Started getting a little warm in here since I can't offer you guys one of these. at least you can laugh.


----------



## pottz (Sep 15, 2015)

ill drink to that-cheers


----------



## LittleBlackDuck (Feb 26, 2016)

*Rick*, Don't know what came over me… Maybe half reads, poor understanding and will refuse to use a glass or two of red as an alibi.

Please accept my appology.


----------



## robscastle (May 13, 2012)

Well I guess its fess up time for me too.
I dont and have never parked my bike in handicaped parking spots.
In fact I havent ridden it for many years.
The electric minigun mounted on the side to discourage other road users wiping me out is actually a fake.
Pottzy is no longer a one angry man, and he possibly dosnt have some old backwater beat up ute.

Please also accept my apology
AKA Tanaki


----------



## pottz (Sep 15, 2015)

> Well I guess its fess up time for me too.
> I dont and have never parked my bike in handicaped parking spots.
> In fact I havent ridden it for many years.
> The electric minigun mounted on the side to discourage other road users wiping me out is actually a fake.
> ...


all these apologies are makin me nauseous! now i am angry-lol. i dont know about queensland but that fake machine gun could get you into some real trouble here in los angeles buddy.


----------



## Magnum (Feb 5, 2010)

> *Rick*, Don t know what came over me… Maybe half reads, poor understanding and will refuse to use a glass or two of red as an alibi.
> 
> Please accept my appology.
> 
> - LittleBlackDuck


That's okay!
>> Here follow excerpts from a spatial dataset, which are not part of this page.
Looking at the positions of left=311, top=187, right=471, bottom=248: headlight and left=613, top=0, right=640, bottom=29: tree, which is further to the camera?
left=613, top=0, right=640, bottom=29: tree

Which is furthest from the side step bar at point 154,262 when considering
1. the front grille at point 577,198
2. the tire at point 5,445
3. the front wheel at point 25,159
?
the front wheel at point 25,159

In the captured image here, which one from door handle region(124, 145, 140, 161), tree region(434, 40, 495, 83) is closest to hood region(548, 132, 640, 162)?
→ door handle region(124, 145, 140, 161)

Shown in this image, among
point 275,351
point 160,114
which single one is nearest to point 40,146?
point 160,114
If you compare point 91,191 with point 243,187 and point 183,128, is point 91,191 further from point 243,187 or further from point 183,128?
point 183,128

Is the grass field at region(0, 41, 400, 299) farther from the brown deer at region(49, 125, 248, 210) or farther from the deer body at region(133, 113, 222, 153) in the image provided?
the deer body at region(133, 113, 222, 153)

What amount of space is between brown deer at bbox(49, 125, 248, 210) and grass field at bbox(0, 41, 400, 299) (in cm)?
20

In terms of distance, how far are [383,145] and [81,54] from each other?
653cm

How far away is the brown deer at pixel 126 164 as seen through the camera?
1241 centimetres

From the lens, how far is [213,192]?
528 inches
I just didn't understand what it was that ypu were trying to get at. Apology not really necessary, but Totally Accepted anyway.
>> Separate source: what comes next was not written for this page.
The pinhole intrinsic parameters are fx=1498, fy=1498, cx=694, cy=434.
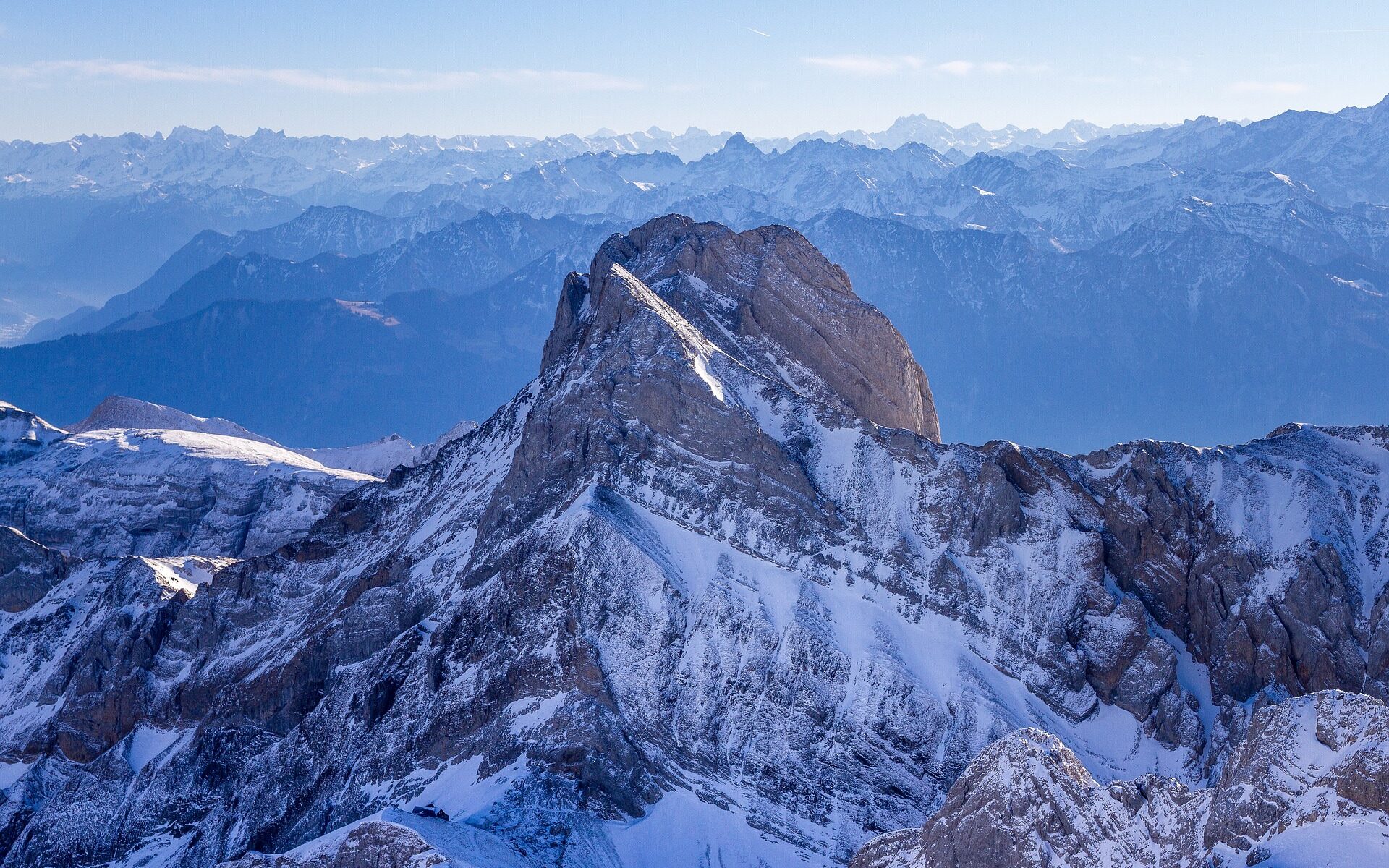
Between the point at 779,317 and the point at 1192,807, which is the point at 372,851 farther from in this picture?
the point at 779,317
Kiss! Kiss! We're good! ;-} You also Rob!

My Best Regards to Both of You!

Rick

(Thanks For The Help Pottz!) FUN Time Again!


----------



## pottz (Sep 15, 2015)

hey its all about "fun"here,sometimes we even talk about wood working-LOL!.


----------



## robscastle (May 13, 2012)

The M134 is Just a party trick for a theme Party I went to.

Also Speaking of Woodworking.
I thought I would keep sticky beaks out of my tool box but it worked against me as well too, it ended up attracted more attention.










Nobody touches my router bits though!


----------



## Magnum (Feb 5, 2010)

*"hey its all about "fun"here,sometimes we even talk about wood working-LOL!"*

You're a Good Man Pottz! Glad to have you around to "Soothe The Troubled Waters" now and then!

Your Friend: Rick


----------



## corelz125 (Sep 23, 2015)

Nice work on the boxes Rob you should of put one of the fake hands hanging out of the side


----------



## woodbutcherbynight (Oct 21, 2011)

> Nice work on the boxes Rob you should of put one of the fake hands hanging out of the side
> 
> - corelz125


I don't know what you need is a real eye catcher. Something like this rigged up. But then they say I am twisted mentally…....

LOL


----------



## Magnum (Feb 5, 2010)




----------



## Magnum (Feb 5, 2010)

> Nice work on the boxes Rob you should of put one of the fake hands hanging out of the side
> 
> - corelz125


HA! I was just thinking of getting a couple of those and hanging out of the Trunk of my CTS!

(NO Block Quote AGAIN so I have to do a Cut & Paste on Corelz statement that's IN THE EDIT but won't stay there!}

Richard: AKA: HEY YOU!


----------



## bandit571 (Jan 20, 2011)

Of course, IF you have a few too many of these…









Things will tend to look just as out of focus…









Tis better ya stick with the "lighter" stuff….Laddy-buck.


----------



## Magnum (Feb 5, 2010)

Bandit: "Of course, IF you have a few too many of these…"

You might just FACE That CLAYMORE in the wrong direction! BIG Problem!

Rick


----------



## corelz125 (Sep 23, 2015)

Ha woodbutcher a local mayor once referred to me as a sick minded individual guess we're in the same boat. A nice cold pint is pretty tasty also


----------



## Magnum (Feb 5, 2010)

"Ha woodbutcher a local mayor once referred to me as a sick minded individual."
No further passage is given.